Recife, 16 de janeiro de 1977
Hermilo: estou vindo – como algumas milhares de vezes aconteceu contigo –do teatro. Não era mesmo um teatro, uma casa de espetáculos com camarins e palco. A bilheteria era uma mesinha, o coquetel uma batidinha de limão, mas tudo feito com muito carinho, podes crer. Até ias gostar do amendoim cozinhado (ainda estava quentinho), os carocinhos descascados, servido em bandejas, para se jogar de punhado na boca: cuidados de Margarida. Daí estás vendo, mas quero te contar cá de baixo, da “zona do agrião”. Grandão, que fez o cenário, não sei como se mantém em pé. Fez mesmo, serrando no serrote, e também o figurino, e trouxe num saco às costas uns restos de umas latas de tinta para pintar os cartazes que pedes para a boca de cena, e mais cartolinas com sarrafos apanhados no lixo de uma serraria na Ilha do Maruim. Falta fazer os cartazes de rua, para o que já providenciou um pedaço de tela de silk-screen e vai recortar os letreiros (os possíveis patrocinadores despediram-no, a ele e a Fábio, com um simples NÃO). Na falta de outro papel dei-lhes a ideia de imprimir sobre jornais velhos. Guilherme, o diretor da peça, plantou-se dia e noite na máquina de costura e, fazendo milagre dos pães, emendando fazendas, deu à luz cinquenta e tantas fantasias, além de perneiras, capacetes, máscaras, botinas, mas aí já estou de novo no terreno de Grandão e outros.

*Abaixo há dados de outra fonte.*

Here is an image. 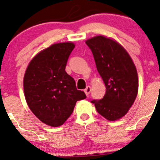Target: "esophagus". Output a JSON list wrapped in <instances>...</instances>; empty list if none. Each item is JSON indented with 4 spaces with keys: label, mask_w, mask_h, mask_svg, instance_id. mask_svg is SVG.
<instances>
[{
    "label": "esophagus",
    "mask_w": 160,
    "mask_h": 160,
    "mask_svg": "<svg viewBox=\"0 0 160 160\" xmlns=\"http://www.w3.org/2000/svg\"><path fill=\"white\" fill-rule=\"evenodd\" d=\"M91 92V87H89V86H87V88L84 89V92H85V94L87 95V96H89V94Z\"/></svg>",
    "instance_id": "34e87169"
}]
</instances>
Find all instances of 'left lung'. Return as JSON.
I'll use <instances>...</instances> for the list:
<instances>
[{
	"mask_svg": "<svg viewBox=\"0 0 160 160\" xmlns=\"http://www.w3.org/2000/svg\"><path fill=\"white\" fill-rule=\"evenodd\" d=\"M92 51L96 68L106 85L102 99L91 102L108 121L120 119L134 102L138 92V77L131 56L116 41L98 36L86 41Z\"/></svg>",
	"mask_w": 160,
	"mask_h": 160,
	"instance_id": "1",
	"label": "left lung"
}]
</instances>
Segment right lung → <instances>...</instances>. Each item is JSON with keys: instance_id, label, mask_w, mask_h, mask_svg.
Wrapping results in <instances>:
<instances>
[{"instance_id": "right-lung-1", "label": "right lung", "mask_w": 160, "mask_h": 160, "mask_svg": "<svg viewBox=\"0 0 160 160\" xmlns=\"http://www.w3.org/2000/svg\"><path fill=\"white\" fill-rule=\"evenodd\" d=\"M74 47L73 42L52 45L33 58L24 75L28 106L42 122L52 127L62 125L71 116L77 102L87 98L83 91L77 89L75 80L65 71Z\"/></svg>"}]
</instances>
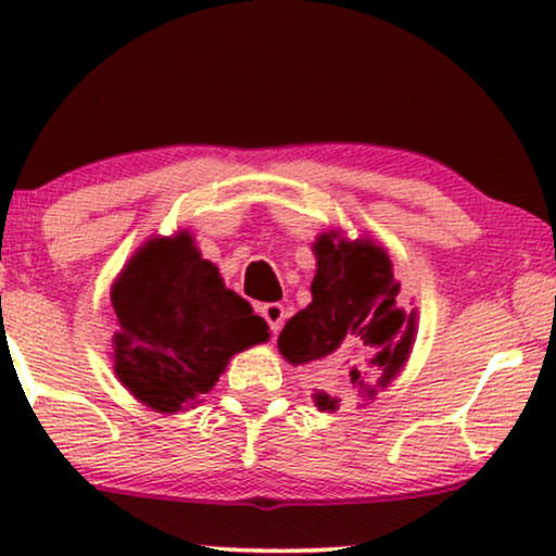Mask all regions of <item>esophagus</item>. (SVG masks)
<instances>
[{
	"label": "esophagus",
	"instance_id": "esophagus-1",
	"mask_svg": "<svg viewBox=\"0 0 556 556\" xmlns=\"http://www.w3.org/2000/svg\"><path fill=\"white\" fill-rule=\"evenodd\" d=\"M260 315L265 317L267 325H270L273 336H276V332H278L280 328H283V323H286V309H283V304H278V302L263 304V306H260Z\"/></svg>",
	"mask_w": 556,
	"mask_h": 556
}]
</instances>
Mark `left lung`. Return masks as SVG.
<instances>
[{
	"label": "left lung",
	"instance_id": "left-lung-1",
	"mask_svg": "<svg viewBox=\"0 0 556 556\" xmlns=\"http://www.w3.org/2000/svg\"><path fill=\"white\" fill-rule=\"evenodd\" d=\"M317 273L312 304L296 312L278 336L289 364H309L319 375L315 406L338 410L343 393L377 395L406 367L416 338V309L397 306L401 283L388 252L371 239H343L338 231L315 241ZM381 375L369 386L366 369Z\"/></svg>",
	"mask_w": 556,
	"mask_h": 556
}]
</instances>
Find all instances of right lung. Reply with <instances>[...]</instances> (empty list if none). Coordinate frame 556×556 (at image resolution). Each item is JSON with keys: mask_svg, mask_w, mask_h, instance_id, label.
Here are the masks:
<instances>
[{"mask_svg": "<svg viewBox=\"0 0 556 556\" xmlns=\"http://www.w3.org/2000/svg\"><path fill=\"white\" fill-rule=\"evenodd\" d=\"M111 304L116 377L159 414L187 410L211 393L228 358L270 338L189 231L148 239L111 286Z\"/></svg>", "mask_w": 556, "mask_h": 556, "instance_id": "1", "label": "right lung"}]
</instances>
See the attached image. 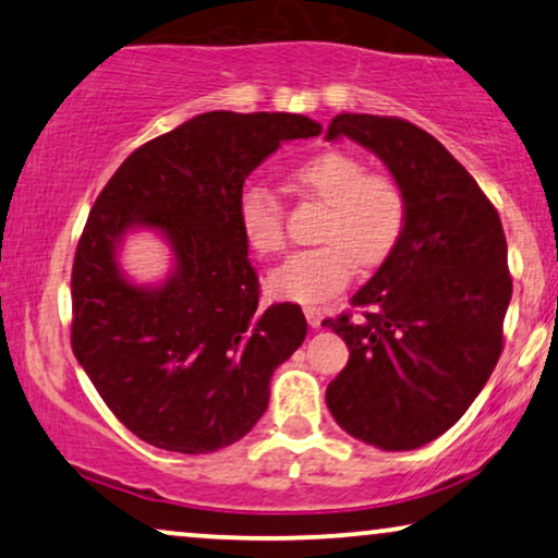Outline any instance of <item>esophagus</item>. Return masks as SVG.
<instances>
[{
  "instance_id": "obj_1",
  "label": "esophagus",
  "mask_w": 558,
  "mask_h": 558,
  "mask_svg": "<svg viewBox=\"0 0 558 558\" xmlns=\"http://www.w3.org/2000/svg\"><path fill=\"white\" fill-rule=\"evenodd\" d=\"M303 314H306L308 327H312V329H319V327H322L324 314H322V308H319V306H306V308H303Z\"/></svg>"
}]
</instances>
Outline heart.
<instances>
[{
    "label": "heart",
    "mask_w": 558,
    "mask_h": 558,
    "mask_svg": "<svg viewBox=\"0 0 558 558\" xmlns=\"http://www.w3.org/2000/svg\"><path fill=\"white\" fill-rule=\"evenodd\" d=\"M293 180L327 203L319 231L324 244L288 257L267 278V288L280 301L314 306L350 283L355 263L376 267L397 250L407 227V197L389 174L365 172L361 159L335 149L301 161ZM236 221L255 255L283 250V210L267 190L252 185L239 195Z\"/></svg>",
    "instance_id": "b5f03b06"
}]
</instances>
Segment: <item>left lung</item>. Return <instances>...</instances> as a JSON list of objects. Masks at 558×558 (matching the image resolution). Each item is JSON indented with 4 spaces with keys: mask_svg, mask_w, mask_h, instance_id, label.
<instances>
[{
    "mask_svg": "<svg viewBox=\"0 0 558 558\" xmlns=\"http://www.w3.org/2000/svg\"><path fill=\"white\" fill-rule=\"evenodd\" d=\"M340 136L389 167L407 227L352 295L368 312L324 319L350 350L327 407L357 440L414 450L463 417L499 361L512 299L502 221L463 165L414 123L340 112L327 138Z\"/></svg>",
    "mask_w": 558,
    "mask_h": 558,
    "instance_id": "left-lung-1",
    "label": "left lung"
}]
</instances>
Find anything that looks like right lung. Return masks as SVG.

Atores e atrizes estão com as pontas de dedo roídas e calos nas mãos, além da garganta seca de gritar para casas vazias. Apanharam barro do talude da estrada para modelar formas de máscaras, etc. (algumas como a da cartola em cima de uma tábula, te lembraria coisas da escultura “dadá” ou quadro de René Magritte). Atores abandonaram a peça por um motivo inacreditável: não ter o dinheiro da passagem de ônibus. Cada um copiou do próprio punho a sua parte por não ter dinheiro para comprar o livro. No sábado em que deram duas apresentações, e, trabalharam das cinco às 11 no palco, cotizaram-se para a janta com o dinheiro que cada um trazia no bolso. pois a bilheteria deu déficit – tinham de pagar 600 ao teatro onde estavam, 180 de direitos autorais, músicos, bilheteiro, gorjeta aos funcionários, imposto sobre não sei o quê– e depois de receberem ameaças em lugar dos sonhados aplausos, deu para cada um tomar um, único, guaraná (sem bolo). Por isso estão agora no terracinho da Biblioteca Pública, no Parque Treze de Maio, e alegra-te, porque ao menos esta, Margarida Matheus de Lima, que nem sei se te conhecia pessoalmente, não te faltou. Inda promoveu uma expoziçãozinha dos desenhos que fiz para os slides no saguão da Biblioteca, pregando ela própria com durex as cartolinas nos painéis. Infelizmente ontem a máquina projetora pifou. Sabes de alguém que pudesse emprestar uma? Miguel está se virando com spot-latas, refletores improvisados com latas de tinta vazias. Vê aí quem ficou no lugar de Terpsícore. A representação está linda, muita coisa você não imaginaria que os meninos do Vivencial tivessem estofo de criar, com sol, cena, beleza plástica, espetáculo. Eu me surpreendi. Eu vi teatro nascendo.
E às vezes te via nas coxias ou junto de mim como no pastoril do Janga, procurando o último tostão para dá-lo a uma pastora que apesar de ter dançado e cantado a noite inteira ainda não tinha descolado.
Não tenho visto os teus amigos na plateia.